The majority held that the purpose and intent of the overall regime created by Part 5.4 constitutes a “contrary intention” within the meaning of that expression in s70. That is, that the expediency and certainty, which are clear objectives of the part, constitute an intention expressed by Parliament against the extension of deadlines once they have already expired.

In support of this conclusion, the majority also referred to the exclusion of issues relating to any defect in the statutory demand (or service thereof) from contention in the application to wind up a company in insolvency pursuant to s459P. The major issue of concern at that time is the solvency of the company against which the application is made. This primacy was asserted by the majority as arising from s459S in particular, which clearly limits the matters which may be brought to the court’s attention in such an application.

Reliance was also placed by the majority on the decision in David Grant & Co Pty Ltd v Westpac Banking Corporation,15 which stands for the proposition that any application to set aside a statutory demand must be made within 21 days of its service.

Conclusion

It is interesting, but academic, to note that following the High Court’s decision, this appeal has now been decided by ten judges, of whom five preferred an interpretation which opposed the law as it now stands. Nettle JA closed his judgment with the words “if the interpretation of the section is to be revisited, it is a matter for the High Court or Parliament”. It is now the case that if the interpretation which was favoured by the Victorian judges is to be implemented (which is unlikely), then the intervention of Parliament is the only remaining possibility.

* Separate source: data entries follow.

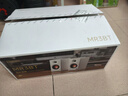 漫步者（EDIFIER）MR3BT无线蓝牙音箱2.0 高保真HIFI音质 电脑电视音响 桌面音响 白色 毕业礼物 实拍图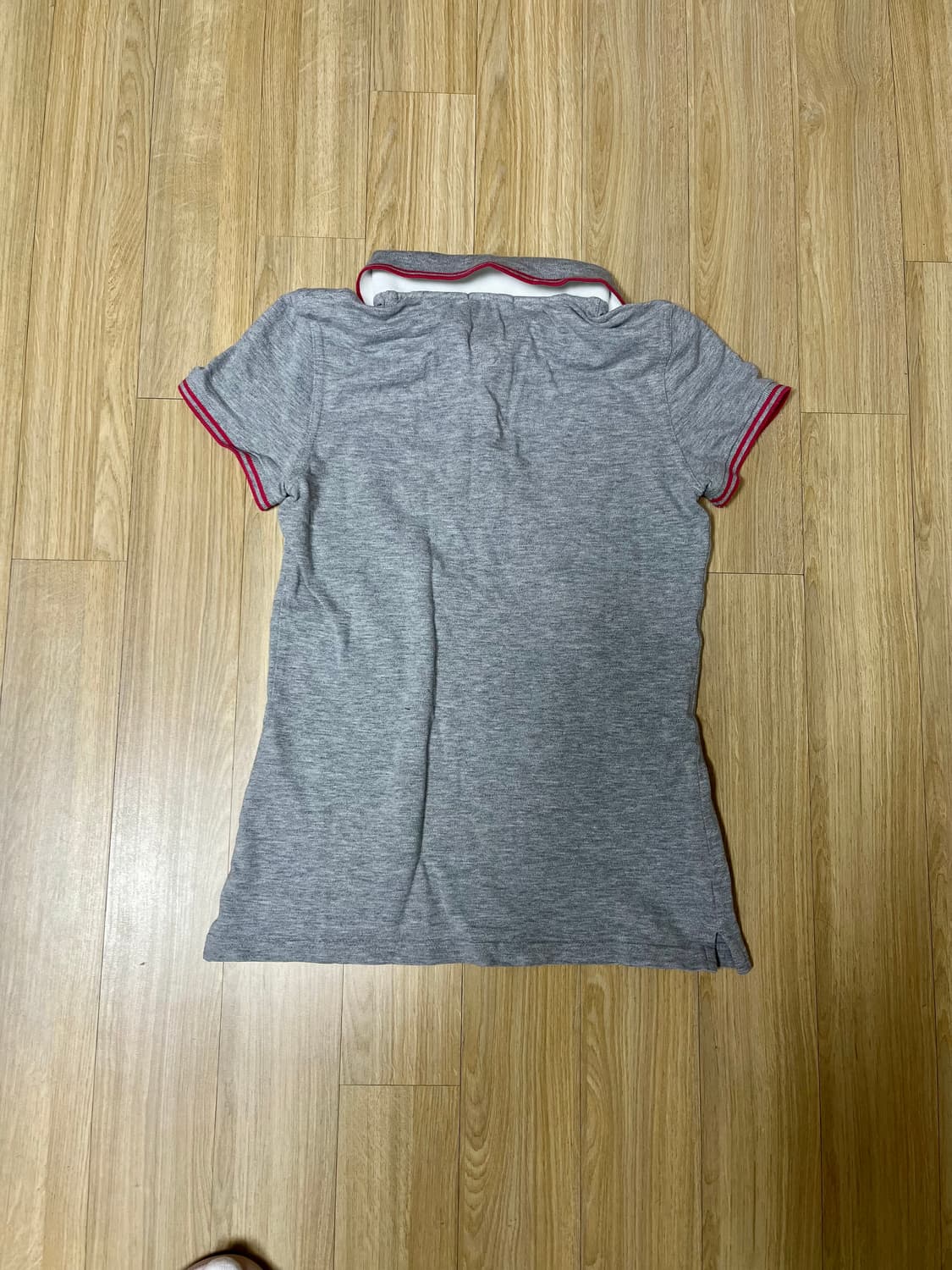 타미힐피거 반팔 셔츠 상품이미지2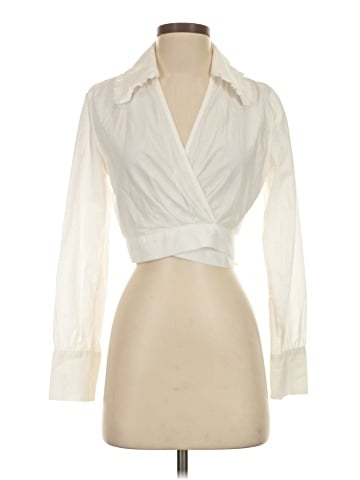 Rails Long Sleeve Blouse (view 1)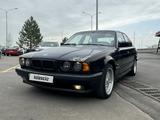 BMW 525 1994 годаүшін2 700 000 тг. в Алматы – фото 2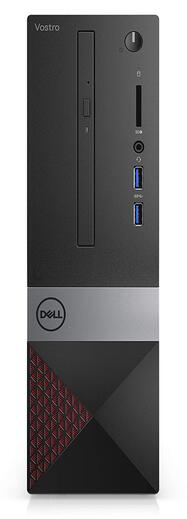 Dell Desktop VOSTRO 3470 i3 8th Gen/4GB/1TB/ with Win 10 + MS Office , 18.5" 1918H-M000000000338 www.mysocially.com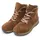 ARA Damen Stiefelette Osaka 36 / braun, - 36
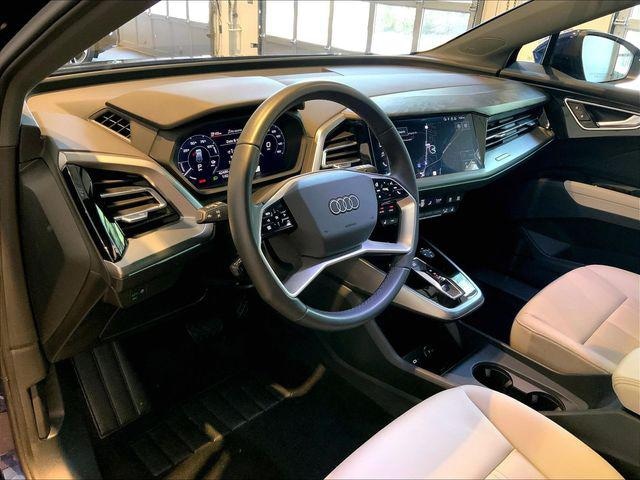 2023 Audi Q4 e-tron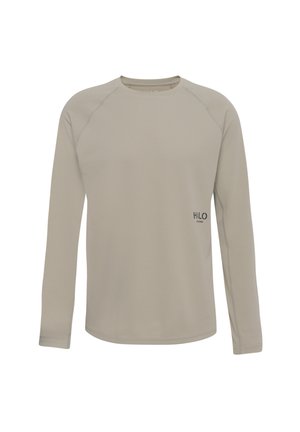 SORONA LS - Langærmet T-shirt - seneca rock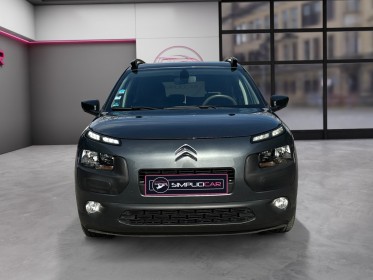 Citroen c4 cactus 82 ss etg shine / garantie 12 mois occasion  simplicicar nord isere simplicicar simplicibike france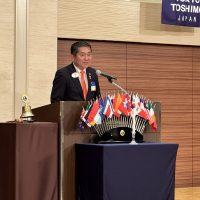 ガバナー公式訪問（９月第二例会）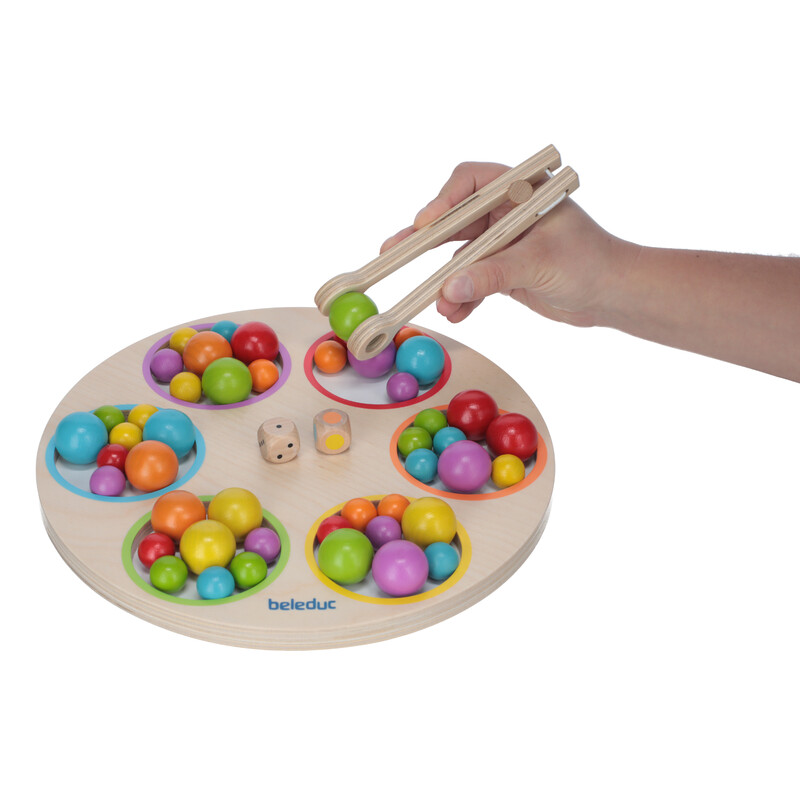 Joc de sortare Marbelino 1 - Beleduc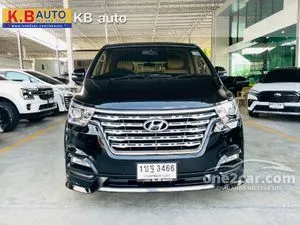 2020 Hyundai GRAND STAREX 2.5 VIP Wagon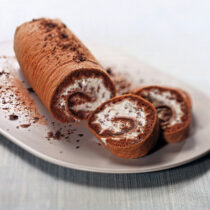 rotolo-al-cioccolato-farcito-con-ricotta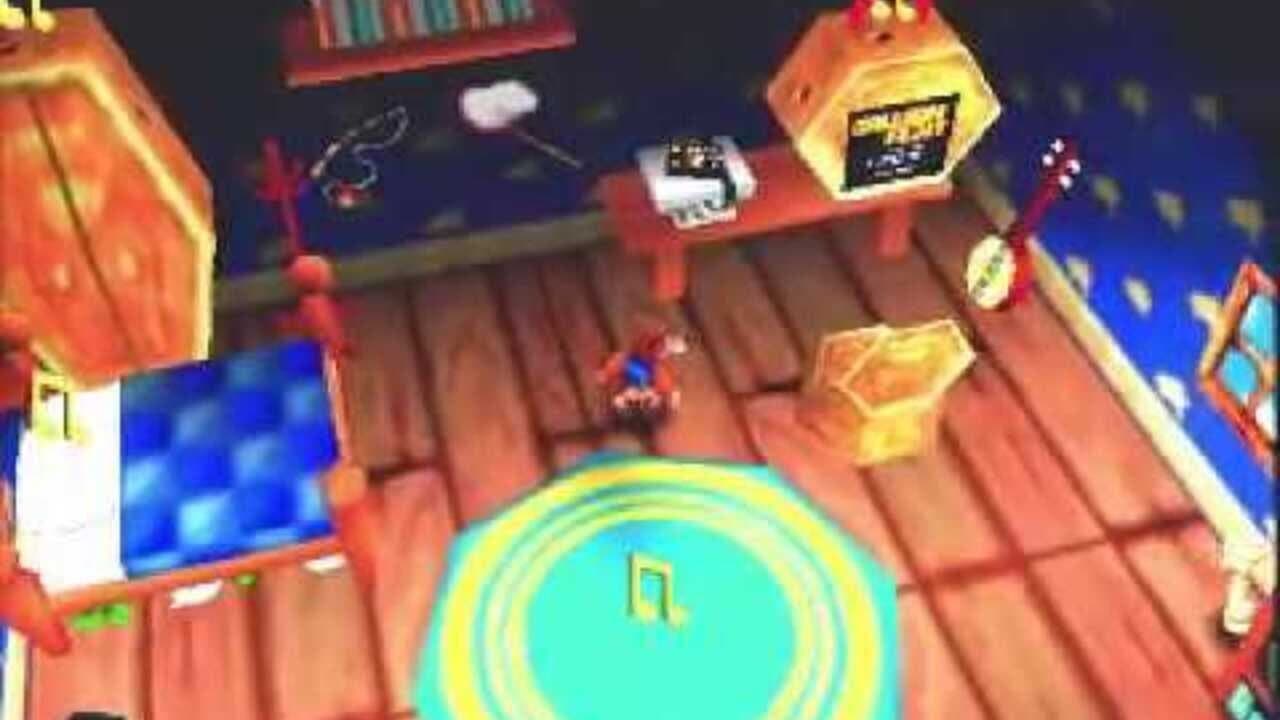 Banjo-Kazooie New Horizons screenshot 1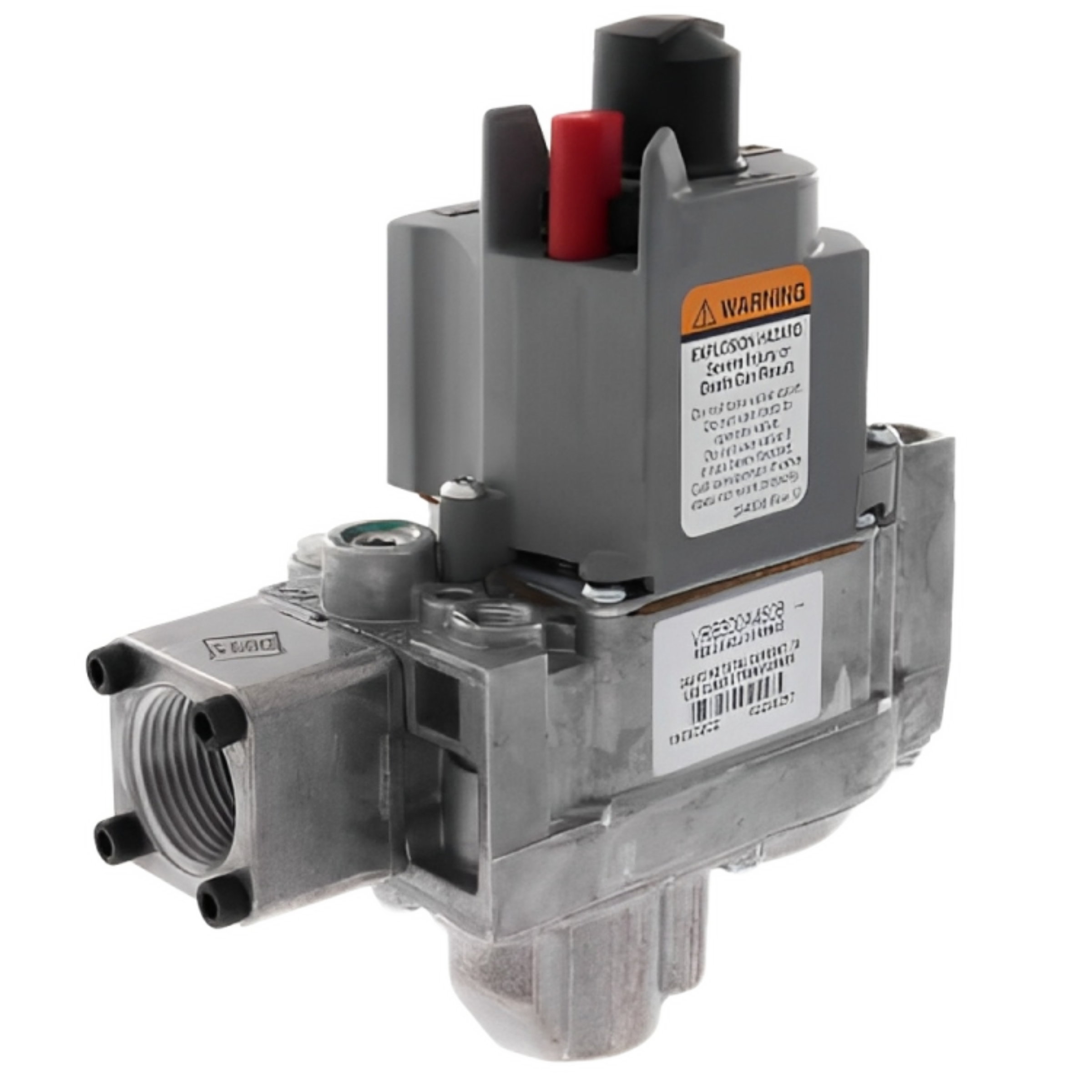 VR8300A4508 Honeywell Home Standing Pilot Gas Valve, Standard Opening, Single Stage, 24VAC,  3/4 x 3/4". Set 3.5" WC, Max Capacity 300,000 BTUh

There are lessons to be learned from the plight of Aussie Vic Plant Hire Pty Ltd and its trudge through the court hierarchy of Australia. Not the least of these is the amount of uncertainty, delay, cost and inconvenience which can be avoided by promptly applying to set aside a statutory demand when it is to be challenged. Immediate steps should be taken to set aside the demand and to avoid the unfavourable consequences of a presumption of insolvency.

It is now the clear and unequivocal position that once the time for compliance with a demand has expired, no application can be made to extend that time. The only recourse left to a litigant is to defend itself by proving its solvency. This can involve significant costs over and above the direct court costs involved. It may require the engagement of professional expertise to assess and testify to the solvency of the company. Clients could arguably be better served by using those costs to assist a negotiated settlement, even where a genuine dispute as to the amount of the debt exists.

DOUGLAS J JAMES is a Victorian barrister, practising in commercial and civil law, with a particular interest in

corporations and insolvency law.
1. [2008] HCA 9 at [14].
2. Australian Law Reform Commission, General Insolvency Inquiry (ALRC 45): see http://www.austlii.edu.au/au/other/alrc/publications/reports/45/.
3. In the Victorian Court of Appeal: [2007] VSCA 121. In the High Court of Australia: per note 1 above.
4. The application requires both filing and service of both the application and affidavit in support of the alleging creditor. For further reading in relation to this process see Kylie Downes, “Applying to set aside a statutory demand” (2001) 5(3) IHC 53.
5. A leading case on the evidence required to establish solvency is Commonwealth Bank of Australia v Begonia (1993) 11 ACLC 1075.
6. [2003] VSCA 85.
7. Ford’s Principles of Corporation Law (looseleaf edn), para 27.060.
8. Mark Mullins, Case Note: David Grant & Co: One step closer to a truly national corporate law (1996) 6 AJCL 139.
9. (1995) 184 CLR 265.
10. Aussie Vic Plant Hire Pty Ltd v Esanda Finance Corporation Ltd [2007] VSCA 121 at [31].
11. Aussie Vic Plant Hire Pty Ltd v Esanda Finance Corporation Ltd [2006] VSC 306 (28 July 2006).
12. Note 10 above.
13. Since Livestock Traders International Pty Ltd v Thi Lam Bui & Van Quang Bui (1996) 22 ACSR 51.
14. [1993] HCA 15; (1993) 177 CLR 485.
15. [1995] HCA 43; (1995) 184 CLR 265.